REPUBLIKA.CO.ID, JAKARTA -- Pemerintah terus mengupayakan deradikalisasi bagi warga negara Indonesia (WNI) terindikasi paham radikal dari Suriah guna meminimalkan penyebaran radikalisme di Tanah Air.
"Orang ke Suriah itu kan ada yang diketahui, ada yang tidak diketahui. Jadi ini memang betul suatu upaya deradikalisasi yang keras, dan tentu pelajaran juga dalam pengaturan di penjaranya.

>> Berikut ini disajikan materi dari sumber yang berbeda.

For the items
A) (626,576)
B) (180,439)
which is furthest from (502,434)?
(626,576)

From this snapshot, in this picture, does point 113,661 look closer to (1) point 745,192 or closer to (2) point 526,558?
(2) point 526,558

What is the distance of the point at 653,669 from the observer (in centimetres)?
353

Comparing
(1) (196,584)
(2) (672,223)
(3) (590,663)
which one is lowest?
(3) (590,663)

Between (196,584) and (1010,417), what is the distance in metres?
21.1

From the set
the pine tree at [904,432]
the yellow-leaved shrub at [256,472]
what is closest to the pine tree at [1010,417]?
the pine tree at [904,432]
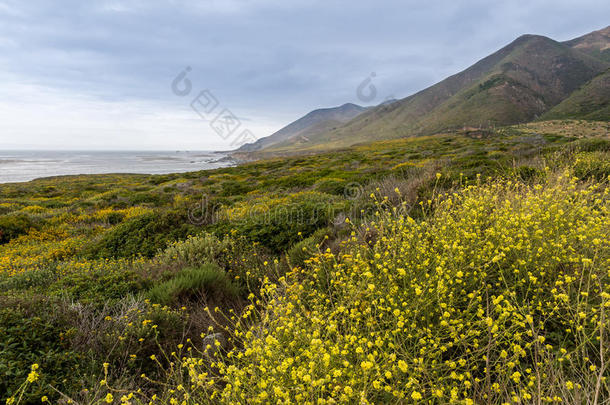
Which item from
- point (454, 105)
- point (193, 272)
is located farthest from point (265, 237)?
point (454, 105)

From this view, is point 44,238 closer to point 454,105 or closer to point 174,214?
point 174,214

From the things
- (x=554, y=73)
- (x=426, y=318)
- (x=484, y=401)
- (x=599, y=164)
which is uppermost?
(x=554, y=73)

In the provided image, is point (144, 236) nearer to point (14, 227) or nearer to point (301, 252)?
point (301, 252)

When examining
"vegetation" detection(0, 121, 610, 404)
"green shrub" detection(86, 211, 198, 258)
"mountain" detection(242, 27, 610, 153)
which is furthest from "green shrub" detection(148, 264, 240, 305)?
"mountain" detection(242, 27, 610, 153)

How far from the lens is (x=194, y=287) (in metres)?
4.69

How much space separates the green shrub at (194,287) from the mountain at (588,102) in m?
115

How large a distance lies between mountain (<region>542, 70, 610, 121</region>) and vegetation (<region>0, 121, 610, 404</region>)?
112406 millimetres

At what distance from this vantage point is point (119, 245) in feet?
24.9

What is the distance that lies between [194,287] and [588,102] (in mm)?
135018

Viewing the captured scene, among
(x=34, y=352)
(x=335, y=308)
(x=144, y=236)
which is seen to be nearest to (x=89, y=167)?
(x=144, y=236)

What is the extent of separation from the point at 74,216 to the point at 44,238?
3.59 metres

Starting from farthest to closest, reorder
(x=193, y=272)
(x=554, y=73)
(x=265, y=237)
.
Answer: (x=554, y=73)
(x=265, y=237)
(x=193, y=272)

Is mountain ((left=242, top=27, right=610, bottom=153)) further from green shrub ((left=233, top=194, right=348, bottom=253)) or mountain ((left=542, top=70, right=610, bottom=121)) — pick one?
green shrub ((left=233, top=194, right=348, bottom=253))

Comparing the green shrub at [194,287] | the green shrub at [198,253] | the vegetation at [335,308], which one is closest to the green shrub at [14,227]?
the vegetation at [335,308]
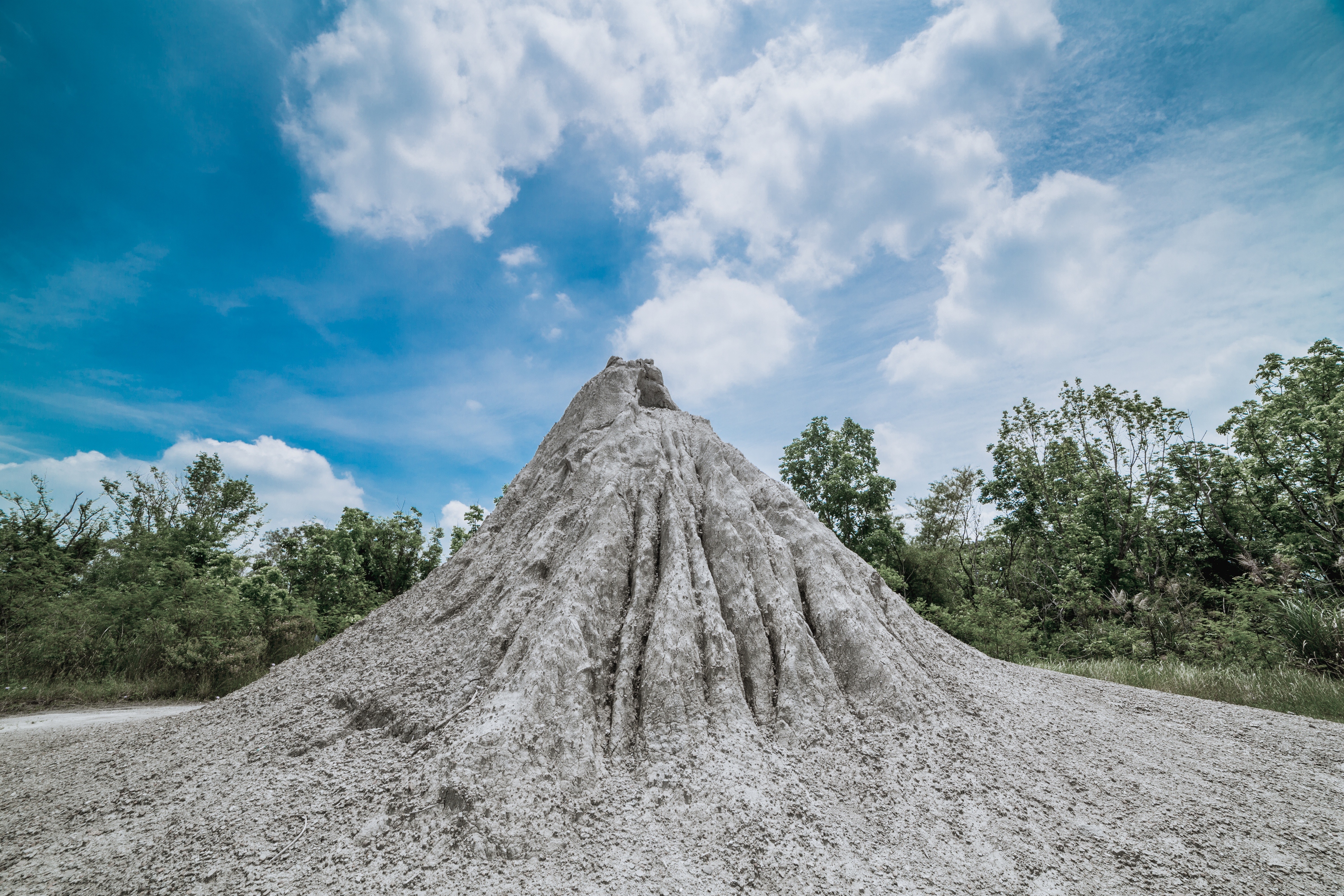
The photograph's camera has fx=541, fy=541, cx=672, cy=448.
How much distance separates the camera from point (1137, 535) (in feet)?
71.2

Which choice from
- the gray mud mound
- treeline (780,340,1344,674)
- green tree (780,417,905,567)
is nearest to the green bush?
treeline (780,340,1344,674)

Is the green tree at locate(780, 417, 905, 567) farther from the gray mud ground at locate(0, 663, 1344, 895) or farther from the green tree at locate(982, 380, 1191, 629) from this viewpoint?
the gray mud ground at locate(0, 663, 1344, 895)

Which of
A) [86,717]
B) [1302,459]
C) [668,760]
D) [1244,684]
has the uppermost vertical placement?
[1302,459]

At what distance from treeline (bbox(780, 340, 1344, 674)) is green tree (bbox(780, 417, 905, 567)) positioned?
0.09m

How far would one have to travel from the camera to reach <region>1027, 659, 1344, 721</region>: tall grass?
379 inches

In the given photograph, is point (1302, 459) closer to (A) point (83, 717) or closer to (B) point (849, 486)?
(B) point (849, 486)

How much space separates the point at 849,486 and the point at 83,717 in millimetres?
27307

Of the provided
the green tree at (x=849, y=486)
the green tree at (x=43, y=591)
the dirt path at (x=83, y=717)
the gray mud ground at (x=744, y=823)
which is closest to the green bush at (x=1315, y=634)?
the gray mud ground at (x=744, y=823)

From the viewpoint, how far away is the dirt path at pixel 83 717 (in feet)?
35.0

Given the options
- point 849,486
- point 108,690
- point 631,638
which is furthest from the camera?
point 849,486

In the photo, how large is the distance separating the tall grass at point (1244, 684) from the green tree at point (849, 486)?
496 inches

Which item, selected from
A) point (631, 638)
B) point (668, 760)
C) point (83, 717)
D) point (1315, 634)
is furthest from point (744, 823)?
point (83, 717)

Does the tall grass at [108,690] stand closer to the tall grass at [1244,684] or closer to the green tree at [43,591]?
the green tree at [43,591]

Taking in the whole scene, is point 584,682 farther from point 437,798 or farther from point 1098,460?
point 1098,460
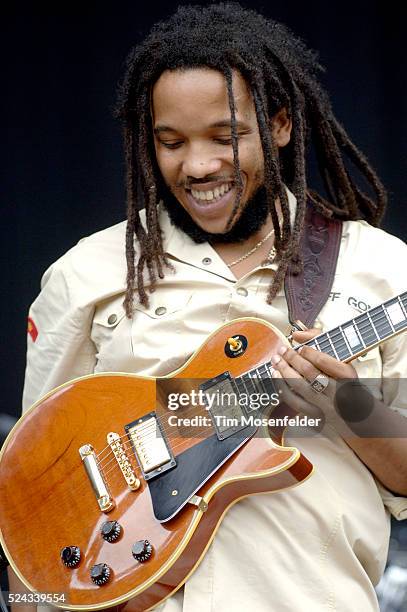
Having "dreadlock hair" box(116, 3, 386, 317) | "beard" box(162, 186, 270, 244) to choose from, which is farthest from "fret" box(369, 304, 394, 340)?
"beard" box(162, 186, 270, 244)

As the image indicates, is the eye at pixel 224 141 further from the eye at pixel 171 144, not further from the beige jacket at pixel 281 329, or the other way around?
the beige jacket at pixel 281 329

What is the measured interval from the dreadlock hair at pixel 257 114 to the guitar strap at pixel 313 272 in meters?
0.03

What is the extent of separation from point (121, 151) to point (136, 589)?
1.59m

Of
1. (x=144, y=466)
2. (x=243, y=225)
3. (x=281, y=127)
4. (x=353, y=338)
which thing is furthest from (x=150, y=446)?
(x=281, y=127)

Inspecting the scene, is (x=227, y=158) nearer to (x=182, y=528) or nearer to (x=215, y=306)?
(x=215, y=306)

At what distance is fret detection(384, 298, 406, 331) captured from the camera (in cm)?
227

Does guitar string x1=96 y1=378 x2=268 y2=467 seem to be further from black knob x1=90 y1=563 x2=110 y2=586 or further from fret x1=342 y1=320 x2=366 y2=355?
fret x1=342 y1=320 x2=366 y2=355

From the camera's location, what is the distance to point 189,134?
2.50 metres

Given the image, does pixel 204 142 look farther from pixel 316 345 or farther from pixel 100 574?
pixel 100 574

Seperti (di Mako Brimob) itu kan alasan formalnya karena makanan," kata Jusuf Kalla kepada wartawan di Kantor Wakil Presiden Jakarta, Selasa (15/5).
Menurutnya, deradikalisasi bukan upaya yang mudah dilakukan karena hal itu menyangkut pengubahan idealisme radikal seseorang. Namun, hal itu terus dilakukan Pemerintah melalui Badan Nasional Penanggulangan Terorisme (BNPT).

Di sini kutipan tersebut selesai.